-- SOURCE TEXT --
────

Minerals are represented by the color: Red, Orange, Yellow or Pink is iron, White is quartz, Blue is copper, Grey or Black is carbon manganese, Green is copper or chromium.

 

Quartz crystals in a petrified log in the Crystal Forest.

Nearly 200 species of plant fossils have been identified and less than a dozen are petrified wood. The largest group is spores and pollen grains. The rest of the fossils contain compressed leaves, stems, and seeds of mostly conifers, cycads, and ferns. All the fossilized plant species are now extinct.

Living among a stone library, Cholla Cactus or Cylindropuntia, is a native of the contemporary arid landscape that began about 60 million years ago. Over 400 species of plants, mostly grasses, are identified in the area today.

────

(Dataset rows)
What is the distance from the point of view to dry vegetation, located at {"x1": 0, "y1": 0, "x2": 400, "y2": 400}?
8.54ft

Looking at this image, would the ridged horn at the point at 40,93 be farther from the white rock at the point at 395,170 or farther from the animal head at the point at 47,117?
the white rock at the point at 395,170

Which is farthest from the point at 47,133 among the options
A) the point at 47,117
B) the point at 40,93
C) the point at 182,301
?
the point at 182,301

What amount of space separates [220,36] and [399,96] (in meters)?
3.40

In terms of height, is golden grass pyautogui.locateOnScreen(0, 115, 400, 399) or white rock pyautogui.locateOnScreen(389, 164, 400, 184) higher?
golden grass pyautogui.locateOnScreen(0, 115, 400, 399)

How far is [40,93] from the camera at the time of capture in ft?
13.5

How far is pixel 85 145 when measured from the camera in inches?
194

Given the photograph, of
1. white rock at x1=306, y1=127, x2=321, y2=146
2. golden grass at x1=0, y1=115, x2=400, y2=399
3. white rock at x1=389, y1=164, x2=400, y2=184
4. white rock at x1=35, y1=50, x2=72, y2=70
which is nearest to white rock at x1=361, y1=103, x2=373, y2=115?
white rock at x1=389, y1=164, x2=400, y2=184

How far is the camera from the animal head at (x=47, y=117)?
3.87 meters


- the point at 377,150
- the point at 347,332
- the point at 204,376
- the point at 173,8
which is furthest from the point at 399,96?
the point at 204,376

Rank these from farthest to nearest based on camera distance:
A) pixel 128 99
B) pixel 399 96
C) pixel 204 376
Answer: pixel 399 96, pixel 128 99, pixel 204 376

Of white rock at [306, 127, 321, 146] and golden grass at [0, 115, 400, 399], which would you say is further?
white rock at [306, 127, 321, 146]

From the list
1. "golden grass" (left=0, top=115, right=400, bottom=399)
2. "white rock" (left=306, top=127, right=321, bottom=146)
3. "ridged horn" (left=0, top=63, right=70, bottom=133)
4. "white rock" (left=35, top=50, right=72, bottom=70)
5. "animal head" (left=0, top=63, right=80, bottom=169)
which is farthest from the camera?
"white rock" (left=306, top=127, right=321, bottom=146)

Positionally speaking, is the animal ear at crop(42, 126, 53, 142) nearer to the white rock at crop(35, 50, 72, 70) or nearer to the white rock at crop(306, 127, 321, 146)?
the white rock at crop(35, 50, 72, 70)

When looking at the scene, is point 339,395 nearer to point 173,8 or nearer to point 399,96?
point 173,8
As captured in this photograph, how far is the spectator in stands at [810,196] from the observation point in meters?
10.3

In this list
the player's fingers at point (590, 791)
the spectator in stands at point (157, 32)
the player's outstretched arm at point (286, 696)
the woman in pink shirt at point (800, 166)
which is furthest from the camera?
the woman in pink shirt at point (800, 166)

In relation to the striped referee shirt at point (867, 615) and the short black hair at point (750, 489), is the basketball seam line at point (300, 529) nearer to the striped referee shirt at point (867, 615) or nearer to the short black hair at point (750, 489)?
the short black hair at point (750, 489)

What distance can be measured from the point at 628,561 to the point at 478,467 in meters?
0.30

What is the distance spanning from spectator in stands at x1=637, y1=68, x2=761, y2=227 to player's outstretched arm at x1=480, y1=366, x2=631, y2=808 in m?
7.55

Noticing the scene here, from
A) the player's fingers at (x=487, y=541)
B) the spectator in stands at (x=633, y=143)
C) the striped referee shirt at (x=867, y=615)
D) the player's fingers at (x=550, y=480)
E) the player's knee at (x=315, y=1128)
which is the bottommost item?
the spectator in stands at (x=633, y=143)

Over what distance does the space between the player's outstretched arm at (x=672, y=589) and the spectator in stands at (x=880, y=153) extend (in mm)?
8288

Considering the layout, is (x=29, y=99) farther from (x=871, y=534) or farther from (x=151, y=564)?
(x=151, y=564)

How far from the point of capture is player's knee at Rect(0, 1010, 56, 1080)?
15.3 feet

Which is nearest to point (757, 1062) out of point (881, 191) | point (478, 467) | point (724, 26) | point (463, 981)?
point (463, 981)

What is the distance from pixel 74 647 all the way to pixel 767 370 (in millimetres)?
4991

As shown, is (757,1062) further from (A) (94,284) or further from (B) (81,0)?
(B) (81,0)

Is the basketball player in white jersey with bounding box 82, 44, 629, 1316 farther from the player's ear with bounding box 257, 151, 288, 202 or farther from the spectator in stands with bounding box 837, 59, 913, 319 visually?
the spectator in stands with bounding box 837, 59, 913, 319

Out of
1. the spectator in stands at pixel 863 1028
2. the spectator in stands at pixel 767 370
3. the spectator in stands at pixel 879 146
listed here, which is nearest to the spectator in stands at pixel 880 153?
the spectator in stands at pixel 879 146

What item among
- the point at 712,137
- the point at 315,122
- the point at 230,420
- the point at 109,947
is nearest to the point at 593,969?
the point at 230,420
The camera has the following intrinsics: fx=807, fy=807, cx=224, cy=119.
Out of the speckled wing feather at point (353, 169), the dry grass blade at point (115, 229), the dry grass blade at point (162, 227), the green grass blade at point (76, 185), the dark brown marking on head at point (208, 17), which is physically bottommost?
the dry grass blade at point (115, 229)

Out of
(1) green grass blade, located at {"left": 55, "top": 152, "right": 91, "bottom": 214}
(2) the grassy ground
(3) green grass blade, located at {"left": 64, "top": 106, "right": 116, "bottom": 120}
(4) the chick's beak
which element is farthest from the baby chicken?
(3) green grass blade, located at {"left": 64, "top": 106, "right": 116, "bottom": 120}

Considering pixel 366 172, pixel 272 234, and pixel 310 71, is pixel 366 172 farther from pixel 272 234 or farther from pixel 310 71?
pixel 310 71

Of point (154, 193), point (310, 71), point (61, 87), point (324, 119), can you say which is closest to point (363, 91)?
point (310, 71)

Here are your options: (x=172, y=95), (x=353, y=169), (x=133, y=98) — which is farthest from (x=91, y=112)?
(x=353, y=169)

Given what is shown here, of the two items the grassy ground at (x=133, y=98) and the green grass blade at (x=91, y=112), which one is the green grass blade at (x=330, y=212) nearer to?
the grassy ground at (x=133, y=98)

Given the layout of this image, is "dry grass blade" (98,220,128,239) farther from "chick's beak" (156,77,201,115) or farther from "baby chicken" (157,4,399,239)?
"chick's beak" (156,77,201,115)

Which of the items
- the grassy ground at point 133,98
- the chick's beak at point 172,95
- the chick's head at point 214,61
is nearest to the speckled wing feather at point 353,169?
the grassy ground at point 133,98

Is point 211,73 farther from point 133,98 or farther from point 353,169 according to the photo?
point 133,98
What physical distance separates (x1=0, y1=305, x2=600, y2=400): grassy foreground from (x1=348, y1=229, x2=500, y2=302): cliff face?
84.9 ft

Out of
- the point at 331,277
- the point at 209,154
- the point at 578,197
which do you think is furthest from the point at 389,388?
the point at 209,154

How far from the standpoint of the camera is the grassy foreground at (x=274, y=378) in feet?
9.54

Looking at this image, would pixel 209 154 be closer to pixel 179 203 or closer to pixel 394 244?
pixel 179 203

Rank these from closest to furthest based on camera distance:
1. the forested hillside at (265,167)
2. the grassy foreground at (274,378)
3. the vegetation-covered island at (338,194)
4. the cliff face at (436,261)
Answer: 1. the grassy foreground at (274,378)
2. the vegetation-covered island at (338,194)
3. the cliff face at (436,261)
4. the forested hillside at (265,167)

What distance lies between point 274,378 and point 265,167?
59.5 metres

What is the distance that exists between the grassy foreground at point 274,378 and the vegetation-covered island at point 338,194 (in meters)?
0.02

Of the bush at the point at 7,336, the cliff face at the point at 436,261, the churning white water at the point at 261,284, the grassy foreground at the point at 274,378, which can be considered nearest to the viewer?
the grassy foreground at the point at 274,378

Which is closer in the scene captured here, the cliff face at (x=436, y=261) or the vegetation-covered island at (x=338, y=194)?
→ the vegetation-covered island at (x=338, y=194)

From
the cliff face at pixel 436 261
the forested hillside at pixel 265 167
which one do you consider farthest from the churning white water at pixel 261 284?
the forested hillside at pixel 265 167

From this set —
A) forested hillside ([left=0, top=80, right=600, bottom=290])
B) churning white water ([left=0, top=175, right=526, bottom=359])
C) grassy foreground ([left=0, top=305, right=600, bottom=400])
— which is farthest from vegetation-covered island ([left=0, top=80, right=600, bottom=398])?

────

-- SET PROBLEM --
Repeat the petrified wood passage word for word, starting with "Quartz crystals in" and going on through "are now extinct.". Nothing in the rows is required here.

-- SOLUTION TO THIS TASK --
Quartz crystals in a petrified log in the Crystal Forest.

Nearly 200 species of plant fossils have been identified and less than a dozen are petrified wood. The largest group is spores and pollen grains. The rest of the fossils contain compressed leaves, stems, and seeds of mostly conifers, cycads, and ferns. All the fossilized plant species are now extinct.